Somewhat chilly temperatures just below 60 degrees made hoodies and hot coffee popular parade accessories for those staking out spots early Saturday.

Surrounded by party tents and picnic tables in Lafayette Square, Brett Matthews took a nap while waiting for the parade to start. He showed up before dawn to grab a spot for his tent and coolers as early birds swarmed the square the moment police opened it to parade spectators.

"I got up at 3 o'clock in the morning and I got here at 5," an hour before the square opened, Matthews said. "Pretty much all this was set up by 6:05. It was a madhouse."

Savannah typically sticks to the traditional March 17 date to celebrate St. Patrick's Day. As in past years when the 17th fell on Sunday, the 2019 parade was held a day early to keep the booze-friendly celebration from overlapping with church services. New York and Chicago also held parades Saturday.

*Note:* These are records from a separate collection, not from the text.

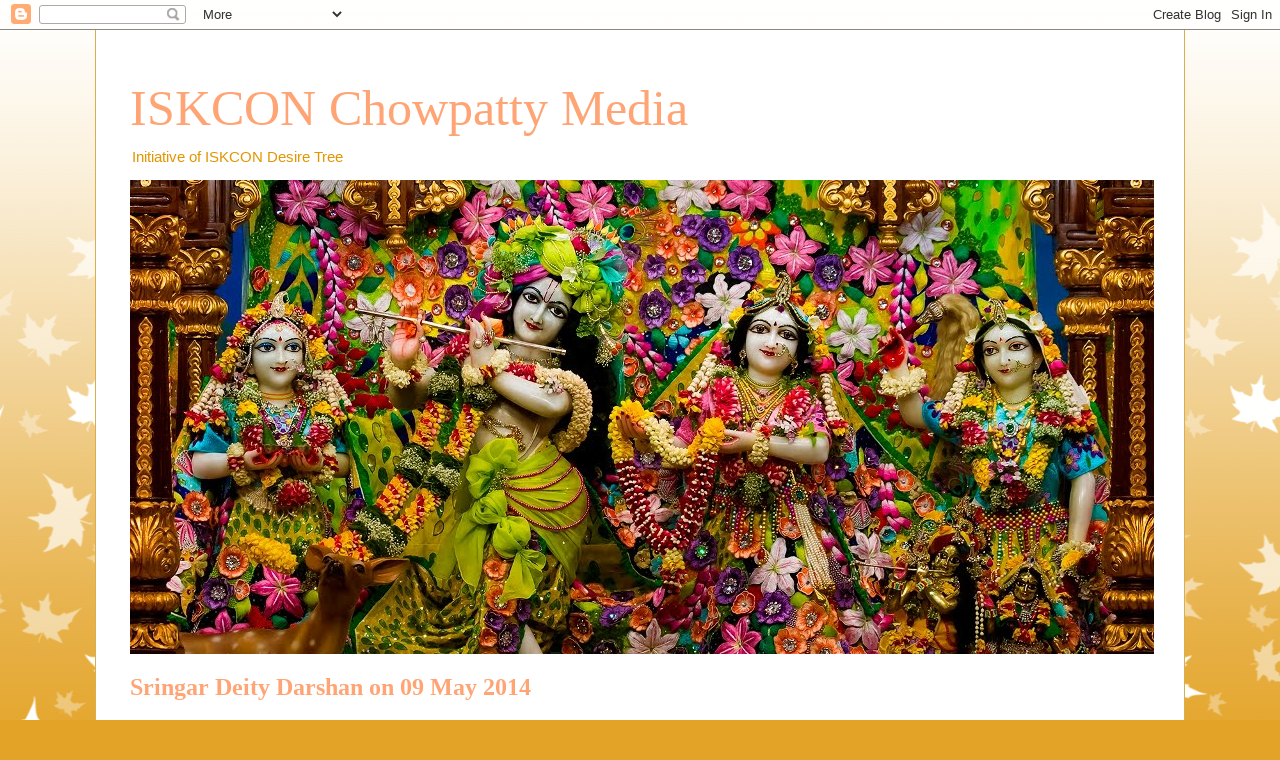

--- FILE ---
content_type: text/html; charset=utf-8
request_url: https://www.google.com/recaptcha/api2/aframe
body_size: 267
content:
<!DOCTYPE HTML><html><head><meta http-equiv="content-type" content="text/html; charset=UTF-8"></head><body><script nonce="i8eD-bXi6dCy7D37XN9XGA">/** Anti-fraud and anti-abuse applications only. See google.com/recaptcha */ try{var clients={'sodar':'https://pagead2.googlesyndication.com/pagead/sodar?'};window.addEventListener("message",function(a){try{if(a.source===window.parent){var b=JSON.parse(a.data);var c=clients[b['id']];if(c){var d=document.createElement('img');d.src=c+b['params']+'&rc='+(localStorage.getItem("rc::a")?sessionStorage.getItem("rc::b"):"");window.document.body.appendChild(d);sessionStorage.setItem("rc::e",parseInt(sessionStorage.getItem("rc::e")||0)+1);localStorage.setItem("rc::h",'1769014048596');}}}catch(b){}});window.parent.postMessage("_grecaptcha_ready", "*");}catch(b){}</script></body></html>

Outside Pinkie Master's Lounge a block from the parade route, owner Mike Warren said crowds seemed somewhat lighter than a typical Saturday parade. He suspects some people get confused when the parade gets held a day early because St. Patrick's Day falls on Sunday.

"When the holiday's actually on Saturday, there's a flood of people out the door," said Warren, who had extra bartenders working and expected business to pick up later in the day. "I wouldn't say it's slow by any stretch."